Ahora bien, mediaban unas cuantas décadas entre la fecha de instalación de uno y de otro; el casado formó hogar allí veinte años antes que el segundo, y aún vivió quince más, mientras que el soltero murió cuatro años después de haberse retirado al campo. Además, para aumentar la ceremonia de confusión, en ninguno de ambos casos, residieron en la misma zona geográfica en la que estaba enclavada la supuesta casa de las tres niñas que habían fotografiado hadas, pues se encontraban muy alejados entre sí y dudo que incluso llegaran a saber el uno del otro en aquellas circunstancias, tiempos en los cuales las comunicaciones no eran las de hoy en día. Por otra parte, nadie que hubiera sido corsario lo iba a pregonar en su época, aunque la sospecha pudiese existir. Sin embargo, los nombres de los dos si correspondían al de un par de corsarios medianamente importantes, Jack El Rojo, o John de Beauregard, y Nathaniel Wilkes o Nat El Astuto. Del primero se decía que su cabellera era de un pelirrojo llameante y del segundo que era un verdadero zorro en cuestión de triquiñuelas y engaños. Beauregard se había inclinado por la vida familiar del rico hacendado y Nathaniel tal vez hubiera hecho lo propio de no perecer en un incendio, cuyas causas nunca se esclarecieron. Estos dos nombres, y sus evidencias, eran los únicos que mostraban una concordancia con los de ambos filibusteros, eso y que ellos, los dos corsarios, habían desaparecido de la vida activa en las fechas que Beauregard y Nathaniel se instalaban en Yorkshire; pero nadie les llamó nunca brujos.

En cuanto a los presuntos hechiceros que pudiesen haber vivido y muerto a manos del populacho enfurecido, ni rastro; allí nunca se quemó a nadie por brujo, o sea que la leyenda que me contó Abernathy no debía pasar de ser eso, una leyenda fabricada por el vulgo uniendo dos historias un tanto alejadas, luego, el transcurrir de los siglos hizo el resto.

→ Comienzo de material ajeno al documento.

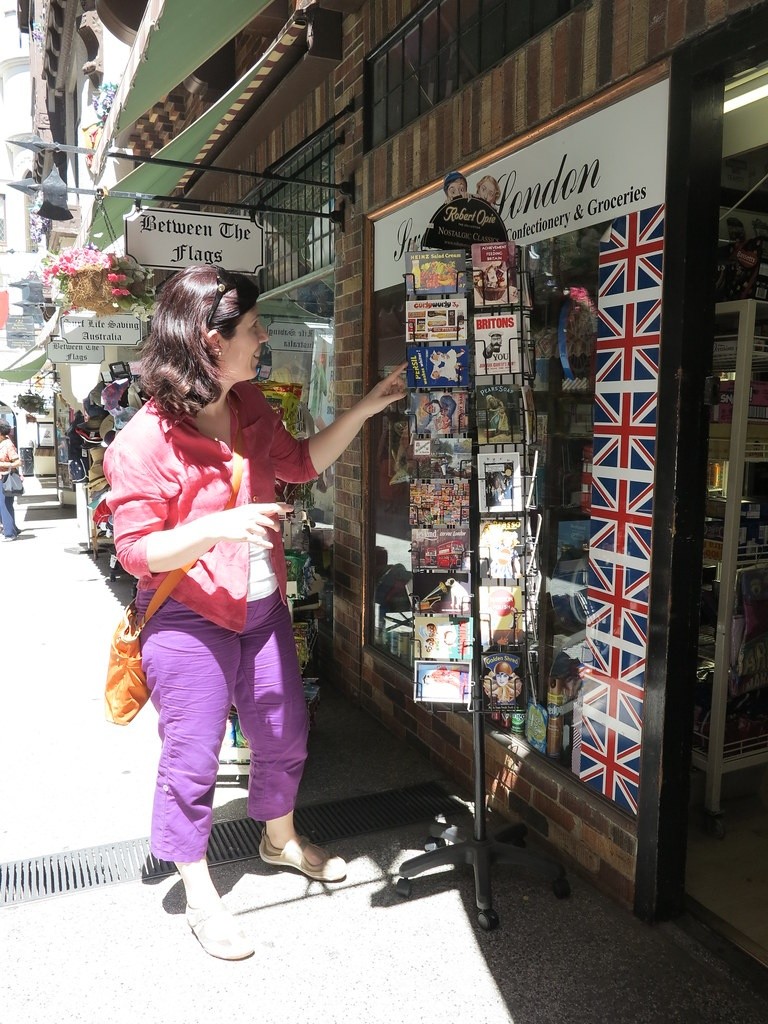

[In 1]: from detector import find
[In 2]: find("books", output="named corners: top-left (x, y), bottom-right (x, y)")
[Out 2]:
top-left (407, 242), bottom-right (528, 708)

Con toda probabilidad la casa fantasma existiera alguna vez, en tiempos muy lejanos, y se incendió, como cualquier otra, pero al confundirse las cosas le quedó incorporado el marbete de una leyenda que no le pertenecía. Esos errores suelen ser frecuentes cuando la gente ama lo sobrenatural anteponiéndolo a las explicaciones lógicas. De ahí el nacimiento de los dragones que vomitan fuego, el de los unicornios y el de las alfombras voladoras.

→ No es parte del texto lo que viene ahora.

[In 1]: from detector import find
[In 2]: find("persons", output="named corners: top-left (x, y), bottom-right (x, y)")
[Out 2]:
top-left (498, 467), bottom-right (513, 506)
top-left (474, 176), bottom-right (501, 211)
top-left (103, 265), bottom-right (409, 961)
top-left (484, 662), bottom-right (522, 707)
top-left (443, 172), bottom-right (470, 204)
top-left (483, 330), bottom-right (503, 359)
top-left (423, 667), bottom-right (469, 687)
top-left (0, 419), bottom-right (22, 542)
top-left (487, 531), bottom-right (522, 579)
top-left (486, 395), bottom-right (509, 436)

Sin embargo, algo, en todo esto, no dejaba de preocuparme: la manifiesta buena fe de Abernathy dando por cierta le historia.

Repasé a continuación mis informes sobre las hadas y no oculto que lo llevé a cabo algo avergonzado,¡el doctor Watson igual que un chiquillo, a la caza de duendes!

Lo cierto es que nunca hubiese imaginado que llegara a haber tanta información sobre el tema; incluso sesudos investigadores lo habían estudiado ya que no constituía sólo materia para poetas y afines.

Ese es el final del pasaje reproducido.